FC3 — Task Verification & Termination
21.30%
FM-3.1
Tasks terminate before completion
The system declares success and terminates before the task is actually complete. Often triggered by a plausible-looking intermediate output that the orchestrator misidentifies as the final answer. Particularly common when the success criterion is vague ("done") rather than verifiable ("all 5 test cases pass").
FM-3.2
Verification skipped or incomplete
The verification step is not executed at all, or executes on the wrong output, or applies the wrong success criteria. The agent may "verify" by re-reading its own output — not by executing code, running tests, or comparing against ground truth. Self-verification is systematically overconfident.
FM-3.3
Verification reaches wrong conclusions
Verification runs but produces an incorrect verdict — approving a broken output or rejecting a correct one. Root causes: the verifier uses different assumptions than the producer, the test cases are insufficient, or the verifier LLM is the same model that produced the error (same blind spots).
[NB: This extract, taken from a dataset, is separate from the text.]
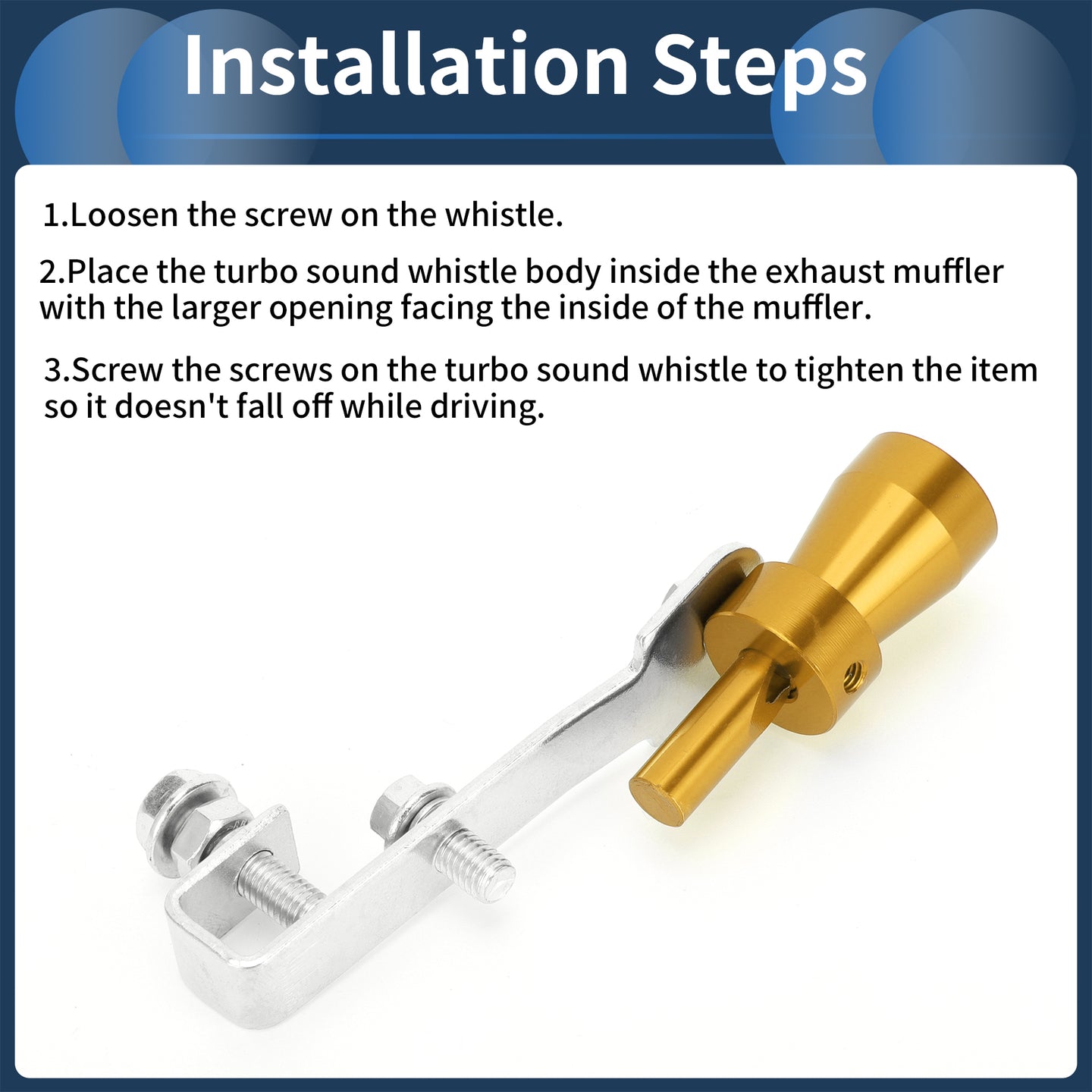 Installation Steps

1.Loosen the screw on the whistle.

2.Place the turbo sound whistle body inside the exhaust muffler with the larger opening facing the inside of the muffler.

3.Screw the screws on the turbo sound whistle to tighten the item so it doesn't fall off while driving.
Engineering for Production
Reliability: SagaLLM & Transactional Guarantees
Multi-agent workflows need the same recovery guarantees as distributed databases. SagaLLM adapts the Saga pattern from distributed systems to LLM orchestration.
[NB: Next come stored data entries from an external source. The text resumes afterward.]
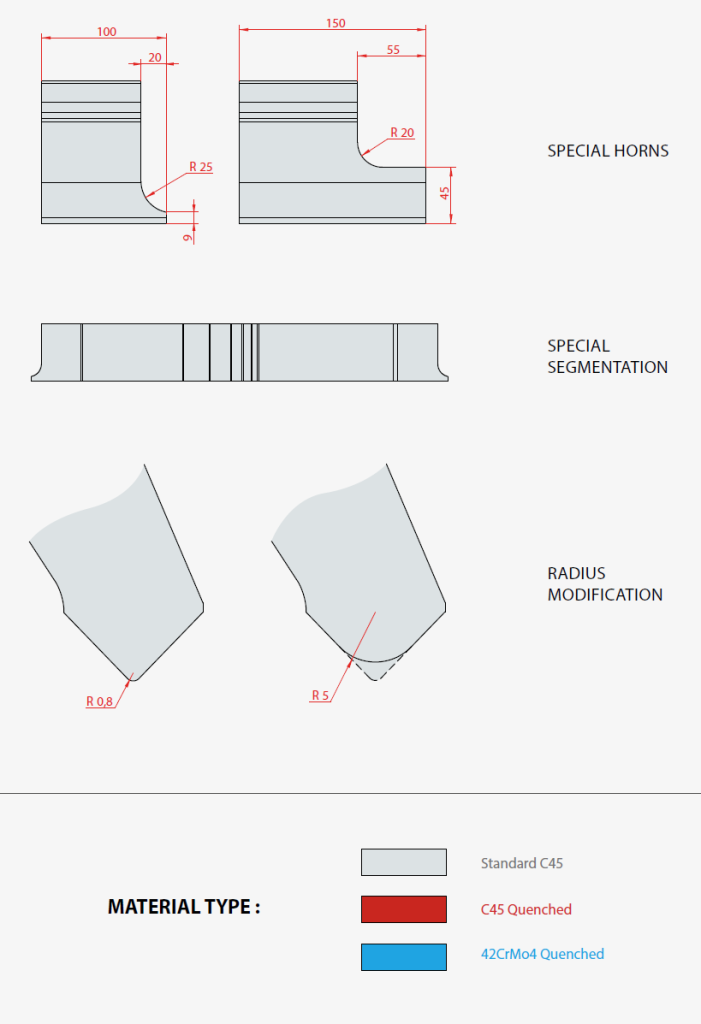 100
20
R 25
9
150
55
R 20
45

SPECIAL HORNS

SPECIAL SEGMENTATION

R 0,8
R 5

RADIUS MODIFICATION

MATERIAL TYPE :

Standard C45
C45 Quenched
42CrMo4 Quenched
Traditional software transactions follow ACID guarantees — if any step fails, the whole transaction rolls back. Multi-agent LLM workflows are fundamentally different: steps are long-running, expensive, and non-reversible. SagaLLM (Chang & Geng, VLDB 2025) adapts the Saga pattern from distributed databases — where each step has a compensating transaction (a way to undo its effects) — to LLM planning workflows.
Four Problems SagaLLM Solves
1. Unreliable self-validation — LLMs overestimate their own output correctness. Independent validator agents provide objective verification.
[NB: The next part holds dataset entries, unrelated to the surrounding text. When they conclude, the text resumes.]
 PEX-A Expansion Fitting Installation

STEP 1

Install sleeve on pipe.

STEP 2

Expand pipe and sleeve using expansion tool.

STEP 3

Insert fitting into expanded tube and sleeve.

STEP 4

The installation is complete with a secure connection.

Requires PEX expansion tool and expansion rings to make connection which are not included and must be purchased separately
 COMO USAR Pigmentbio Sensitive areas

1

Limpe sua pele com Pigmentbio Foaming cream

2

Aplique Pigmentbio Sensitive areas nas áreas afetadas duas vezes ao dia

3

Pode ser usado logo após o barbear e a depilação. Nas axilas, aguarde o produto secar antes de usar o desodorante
2. Context loss across interactions — Modular checkpointing at each saga step preserves state. If an agent fails mid-workflow, recovery resumes from the last checkpoint, not the start.
3. No transactional safeguards — Compensating transactions allow rollback. If step 4 fails, steps 1–3 execute their compensating logic to undo side effects.
4. Weak inter-agent coordination — Saga-style dependencies make coordination explicit and verifiable, not implicit in prompts.
Production Engineering Principles
Circuit breakers — detect runaway agent loops early; stop execution before costs spiral. GetOnStack learned this the hard way ($47K/week from unchecked loops).
Hard budget limits — maximum token budget per workflow. ZenML found "context rot" begins at 50k–150k tokens regardless of theoretical context windows.
Tool count discipline — "analysis paralysis" when >15 tools exposed simultaneously. Restrict available tools to the task-relevant subset at each stage.
Explicit termination criteria — machine-verifiable success conditions (code runs, tests pass, schema validates), not "the agent decides it's done."
The RL Frontier (Zhang 2026)
RL for multi-agent orchestration (arXiv:2605.02801) formalizes the orchestrator's job as 5 decisions: O1 (when to spawn), O2 (whom to delegate), O3 (how to communicate), O4 (how to aggregate), O5 (when to stop). Eight reward families cover outcome quality, parallelism speedup, aggregation accuracy, and team coordination. The stopping decision (O5) has no established RL training method yet — the most critical open research gap in production multi-agent engineering.